Crants duo, associates getting $2M+ to cover RICO case costs

Fistful of local attorneys racked up fees defending former CCA execs, team against charges

A federal judge in Nashville has awarded more than $2.1 million in attorney’s fees and costs to defendants, including Corrections Corp. of America co-founder and former CEO Doctor Crants Jr., named in wide-ranging allegations by a former business partner.

Bruce Siddle in 2009 sued Crants Jr., his son, Doctor Crants III — a former president of CCA — and other people and companies for allegedly stealing more than $1 billion worth of business from Homeland Security Co., the venture they had built to secure government contracts in the wake of the Sept. 11 terrorist attacks. Siddle claimed that Crants had operated the company in a manner that benefited other businesses owned by Crants.
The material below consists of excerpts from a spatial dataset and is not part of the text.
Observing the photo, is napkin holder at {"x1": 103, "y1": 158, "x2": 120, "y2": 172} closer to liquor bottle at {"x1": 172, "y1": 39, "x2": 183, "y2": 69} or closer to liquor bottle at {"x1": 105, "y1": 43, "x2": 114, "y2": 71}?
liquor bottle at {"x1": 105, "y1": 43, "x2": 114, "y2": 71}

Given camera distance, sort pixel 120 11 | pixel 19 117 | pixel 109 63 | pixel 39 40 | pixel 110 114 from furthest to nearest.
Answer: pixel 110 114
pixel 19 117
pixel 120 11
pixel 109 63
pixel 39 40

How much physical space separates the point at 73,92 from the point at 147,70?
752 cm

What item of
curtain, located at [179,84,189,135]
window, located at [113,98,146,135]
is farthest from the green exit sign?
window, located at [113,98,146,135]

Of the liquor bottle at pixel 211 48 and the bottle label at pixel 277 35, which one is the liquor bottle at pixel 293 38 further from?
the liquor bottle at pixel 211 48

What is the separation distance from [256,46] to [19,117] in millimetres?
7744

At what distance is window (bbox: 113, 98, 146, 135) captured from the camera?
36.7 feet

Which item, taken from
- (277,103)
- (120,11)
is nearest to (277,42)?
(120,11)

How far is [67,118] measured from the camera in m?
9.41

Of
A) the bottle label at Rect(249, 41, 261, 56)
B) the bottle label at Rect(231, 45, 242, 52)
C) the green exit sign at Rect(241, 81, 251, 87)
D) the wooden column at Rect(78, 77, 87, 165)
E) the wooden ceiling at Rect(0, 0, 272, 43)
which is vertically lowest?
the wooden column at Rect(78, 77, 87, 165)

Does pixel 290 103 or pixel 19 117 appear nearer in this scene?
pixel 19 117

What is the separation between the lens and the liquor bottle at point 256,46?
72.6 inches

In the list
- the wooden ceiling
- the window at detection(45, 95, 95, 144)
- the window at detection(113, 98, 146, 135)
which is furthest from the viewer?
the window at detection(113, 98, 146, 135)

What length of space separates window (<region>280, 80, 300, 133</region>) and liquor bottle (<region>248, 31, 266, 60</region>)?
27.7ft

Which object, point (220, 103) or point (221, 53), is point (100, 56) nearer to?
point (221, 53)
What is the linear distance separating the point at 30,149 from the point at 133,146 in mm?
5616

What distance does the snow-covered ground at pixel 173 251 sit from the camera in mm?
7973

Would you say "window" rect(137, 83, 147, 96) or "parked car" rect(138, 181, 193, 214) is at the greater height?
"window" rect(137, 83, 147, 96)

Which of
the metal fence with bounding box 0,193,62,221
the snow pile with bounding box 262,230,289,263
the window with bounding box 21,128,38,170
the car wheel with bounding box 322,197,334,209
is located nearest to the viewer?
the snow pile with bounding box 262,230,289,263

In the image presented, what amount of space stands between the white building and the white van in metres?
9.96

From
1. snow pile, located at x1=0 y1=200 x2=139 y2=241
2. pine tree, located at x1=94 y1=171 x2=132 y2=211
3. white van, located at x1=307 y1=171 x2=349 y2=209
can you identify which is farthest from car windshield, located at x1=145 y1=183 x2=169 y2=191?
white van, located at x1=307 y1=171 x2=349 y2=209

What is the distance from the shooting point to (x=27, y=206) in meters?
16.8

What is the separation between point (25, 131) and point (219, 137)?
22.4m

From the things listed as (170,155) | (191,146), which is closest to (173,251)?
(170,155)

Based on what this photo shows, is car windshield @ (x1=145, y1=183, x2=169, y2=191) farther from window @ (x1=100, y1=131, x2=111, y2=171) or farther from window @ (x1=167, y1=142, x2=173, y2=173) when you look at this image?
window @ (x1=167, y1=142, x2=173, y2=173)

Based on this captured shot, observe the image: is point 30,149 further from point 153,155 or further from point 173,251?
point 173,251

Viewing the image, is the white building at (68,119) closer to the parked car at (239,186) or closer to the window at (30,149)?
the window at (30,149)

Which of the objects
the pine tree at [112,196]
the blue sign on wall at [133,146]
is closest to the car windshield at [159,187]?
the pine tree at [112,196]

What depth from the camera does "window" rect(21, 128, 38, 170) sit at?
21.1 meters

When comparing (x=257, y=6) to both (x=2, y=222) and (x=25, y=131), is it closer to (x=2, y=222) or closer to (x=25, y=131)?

Siddle’s claims grew to include a number of racketeering, copyright and fraud claims — a number of them termed “hyperbolic and inflammatory” by the court — across two cases. But U.S. District Court of Middle Tennessee judge Aleta Trauger tossed those complaints in 2010, saying primarily that the parties in HSC had signed releases that covered the defendants’ actions. By then, though, numerous other entities — including local accounting firm Lattimore Black Morgan & Cain — had been drawn into the case and had racked up legal bills.

Siddle was ordered by Trauger on Tuesday to pay nearly $1.5 million in attorney's fees and expenses to Crants Jr. and Crants III. Overall, Siddle is being ordered to pay more than $2.1 million in attorney's fees to other defendants in the case.

Some of the other parties set to receive damages from Siddle are:

• LBMC and one of CPAs, Roy Oaks, who have had to pay $327,000 to four law firms, including locals Day & Blair and Thrailkill Harris Wood & Boswell, who will get about $134,000 combined for their work.

• A team of attorneys from Riley Warnock & Jacobson, who represented Crants Jr. and his Connectgov entity to the tune of almost $270,000.

• Attorneys at Gullett Sanford Robinson & Martin, who will get part of almost $290,000 after defending itself against some of Siddle’s claims. The majority of that sum will go to Memphis firm Glassman Edwards Wyatt Tuttle & Cox, which represented Gullett and George Crawford, outside counsel to HSC.

• Leader Bulso Nolan & Burnstein lawyers who defended Crants III in both of Siddle’s cases and will get almost $15,000.

• Law firm Drescher & Sharp, which will get more than $13,000 for its work on behalf of Linda Cooper, another attorney who had represented HSC.